Stan zaśmiecenia miasta był różny
W sobotę 7 maja odbyło się wielkie sprzątanie Oleśnicy inicjatywa ta wyszła od kilku osób, a potem przybrała formę coś na kształt ruchu społecznego. Wszyscy chętni, którzy dobrowolnie i bez finansowania ze strony władz miasta czy jakichkolwiek innych instytucji chcieli posprzątać Oleśnicę zebrali się w sobotę rano na rynku, a potem po kolei przemierzali kolejne parcele miasta. Ogólna konkluzja była niezbyt pozytywna. A to dlatego, że w bardzo wielu miejscach Oleśnicy znajdowało się mnóstwo śmieci. Były co prawda takie rejony, które były bardziej zadbane, ale nie wszędzie tak było. Na pewno poszczególne części miasta znacznie różniły się od siebie pod tym kątem?

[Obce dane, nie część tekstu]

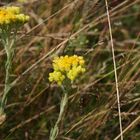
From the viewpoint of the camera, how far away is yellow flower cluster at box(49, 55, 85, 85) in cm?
132

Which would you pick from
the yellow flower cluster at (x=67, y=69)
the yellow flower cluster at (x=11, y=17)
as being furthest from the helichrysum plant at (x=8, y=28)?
the yellow flower cluster at (x=67, y=69)

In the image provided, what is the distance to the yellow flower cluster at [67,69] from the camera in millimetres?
1323

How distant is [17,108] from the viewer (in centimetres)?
196

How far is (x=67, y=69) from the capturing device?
4.47 feet

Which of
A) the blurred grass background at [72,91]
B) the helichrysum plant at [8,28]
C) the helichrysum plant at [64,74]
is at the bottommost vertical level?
the blurred grass background at [72,91]

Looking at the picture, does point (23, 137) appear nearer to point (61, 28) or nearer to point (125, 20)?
point (61, 28)

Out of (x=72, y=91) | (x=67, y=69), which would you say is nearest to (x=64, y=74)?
(x=67, y=69)

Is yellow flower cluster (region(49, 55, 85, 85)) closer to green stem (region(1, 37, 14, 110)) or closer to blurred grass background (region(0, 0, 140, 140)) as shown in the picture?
green stem (region(1, 37, 14, 110))

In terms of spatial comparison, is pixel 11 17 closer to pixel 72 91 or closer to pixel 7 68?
pixel 7 68

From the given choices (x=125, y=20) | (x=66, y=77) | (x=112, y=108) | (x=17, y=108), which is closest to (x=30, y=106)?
(x=17, y=108)

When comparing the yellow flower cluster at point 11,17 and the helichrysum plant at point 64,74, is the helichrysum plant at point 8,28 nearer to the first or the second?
the yellow flower cluster at point 11,17

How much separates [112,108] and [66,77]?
389mm

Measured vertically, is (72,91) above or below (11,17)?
below

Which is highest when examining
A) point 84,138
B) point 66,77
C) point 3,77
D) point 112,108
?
point 66,77
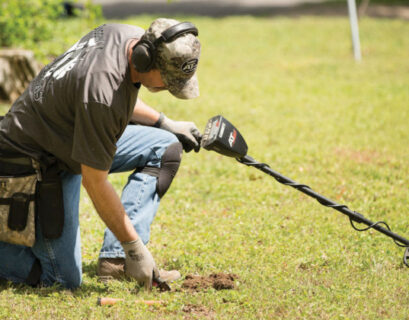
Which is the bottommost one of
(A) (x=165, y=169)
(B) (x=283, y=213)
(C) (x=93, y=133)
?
(B) (x=283, y=213)

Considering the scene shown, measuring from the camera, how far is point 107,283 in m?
3.48

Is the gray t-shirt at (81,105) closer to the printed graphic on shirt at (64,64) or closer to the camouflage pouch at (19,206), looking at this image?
the printed graphic on shirt at (64,64)

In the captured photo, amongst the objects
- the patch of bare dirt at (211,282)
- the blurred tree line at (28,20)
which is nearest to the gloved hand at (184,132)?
the patch of bare dirt at (211,282)

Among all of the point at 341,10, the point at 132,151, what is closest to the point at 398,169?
the point at 132,151

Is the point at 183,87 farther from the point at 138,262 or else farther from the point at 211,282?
the point at 211,282

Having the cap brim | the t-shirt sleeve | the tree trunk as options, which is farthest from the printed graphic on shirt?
the tree trunk

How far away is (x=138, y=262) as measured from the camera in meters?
3.22

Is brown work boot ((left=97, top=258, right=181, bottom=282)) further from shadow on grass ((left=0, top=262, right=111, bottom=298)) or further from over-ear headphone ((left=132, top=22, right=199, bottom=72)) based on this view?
over-ear headphone ((left=132, top=22, right=199, bottom=72))

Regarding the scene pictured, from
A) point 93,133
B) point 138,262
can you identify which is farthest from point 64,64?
point 138,262

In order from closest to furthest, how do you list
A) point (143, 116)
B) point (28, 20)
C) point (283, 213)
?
point (143, 116)
point (283, 213)
point (28, 20)

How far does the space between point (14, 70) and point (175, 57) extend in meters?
5.23

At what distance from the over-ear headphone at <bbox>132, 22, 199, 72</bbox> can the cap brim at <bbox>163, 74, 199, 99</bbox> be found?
0.47ft

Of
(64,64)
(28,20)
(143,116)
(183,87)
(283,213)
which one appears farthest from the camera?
(28,20)

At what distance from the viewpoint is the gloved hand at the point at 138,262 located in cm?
319
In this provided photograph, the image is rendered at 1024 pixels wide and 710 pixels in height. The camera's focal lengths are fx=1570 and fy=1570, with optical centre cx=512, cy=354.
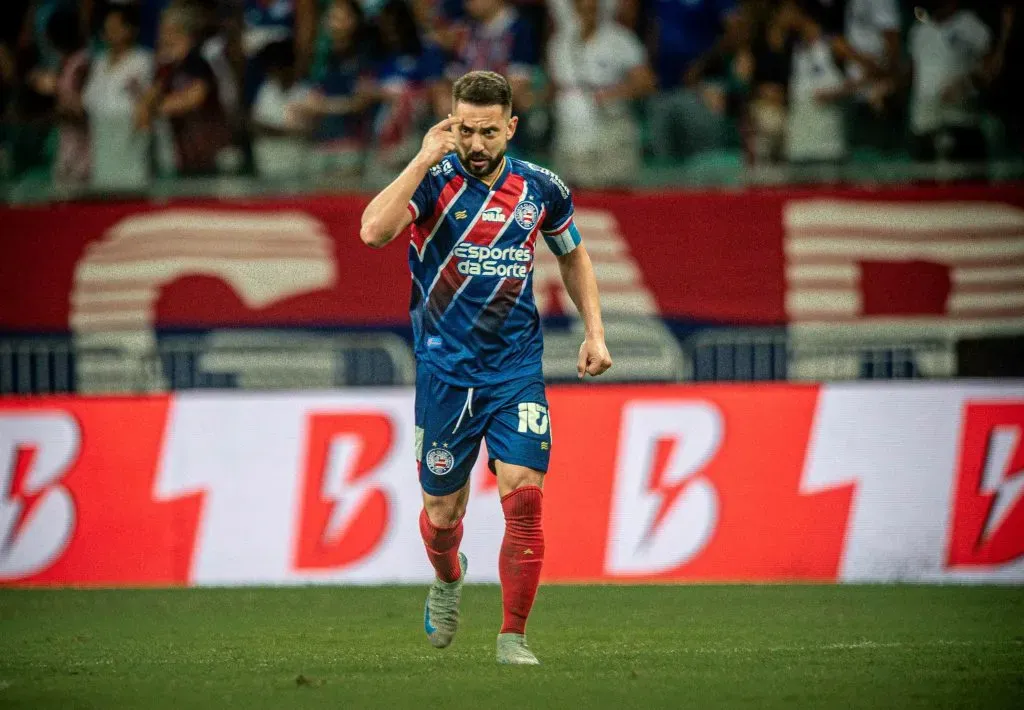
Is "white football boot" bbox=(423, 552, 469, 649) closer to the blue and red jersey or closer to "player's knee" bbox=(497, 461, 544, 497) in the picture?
"player's knee" bbox=(497, 461, 544, 497)

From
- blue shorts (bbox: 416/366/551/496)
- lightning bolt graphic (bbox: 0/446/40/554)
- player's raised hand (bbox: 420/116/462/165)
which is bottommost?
lightning bolt graphic (bbox: 0/446/40/554)

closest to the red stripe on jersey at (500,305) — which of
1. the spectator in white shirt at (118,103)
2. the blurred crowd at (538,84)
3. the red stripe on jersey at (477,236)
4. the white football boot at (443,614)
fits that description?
the red stripe on jersey at (477,236)

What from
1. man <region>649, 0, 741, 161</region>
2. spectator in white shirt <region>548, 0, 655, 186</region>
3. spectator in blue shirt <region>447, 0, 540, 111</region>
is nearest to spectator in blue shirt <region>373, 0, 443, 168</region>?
spectator in blue shirt <region>447, 0, 540, 111</region>

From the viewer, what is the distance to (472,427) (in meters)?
6.60

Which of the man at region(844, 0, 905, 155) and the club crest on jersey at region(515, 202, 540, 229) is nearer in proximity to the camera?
the club crest on jersey at region(515, 202, 540, 229)

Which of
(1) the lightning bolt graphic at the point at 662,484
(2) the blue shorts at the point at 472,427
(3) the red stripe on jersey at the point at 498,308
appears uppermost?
(3) the red stripe on jersey at the point at 498,308

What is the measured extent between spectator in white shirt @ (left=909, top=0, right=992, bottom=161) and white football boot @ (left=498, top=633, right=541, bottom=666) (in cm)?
816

Gdzie było czysto, a gdzie brudno?
Park Książąt Oleśnickich to było jedno z tych miejsc, gdzie znajdowało się najmniej śmieci. Nie znaczy to oczywiście, że odpadów w ogóle nie było. Były, ale na pewno występowały o wiele bardziej sporadycznie niż w innych częściach miasta. Generalnie to po posprzątaniu Parku mogłaby nim przejść zagraniczna delegacja, złożona z dostojnych gości i nie byłoby wstydu.
Zupełnie inaczej zaprezentowało się miejsce piknikowe. Tutaj można powiedzieć, że śmieć znajdował się na śmieciu. Niestety prawda jest taka, że mieszkańcy Oleśnicy często sygnalizują o przebywających w tym miejscu imprezowiczach. Jak widać wielu z nich nie potrafi zachować elementarnej kultury i jedyne na co ich stać, to pozostawienie po sobie całej sterty odpadów. Na szczęście i tutaj dzielni oleśniczanie wykazali się pełną skutecznością. Dodatkowo zjedli posiłek z pracownikami strefy piknikowej.
Jednakże najwięcej pracy ochotnicy mieli przy ulicach Przemysłowej oraz Moniuszki. Te dwie ulice były bardzo zanieczyszczone i chyba jest to najmniej chlubna część miasta jeśli chodzi o kwestię zachowania czystości i utrzymania porządku. Łącznie uczestnicy zebrali 35 worków na śmieci. W akcję byli zaangażowani mieszkańcy Oleśnicy, Polacy, Ukraińcy oraz inni.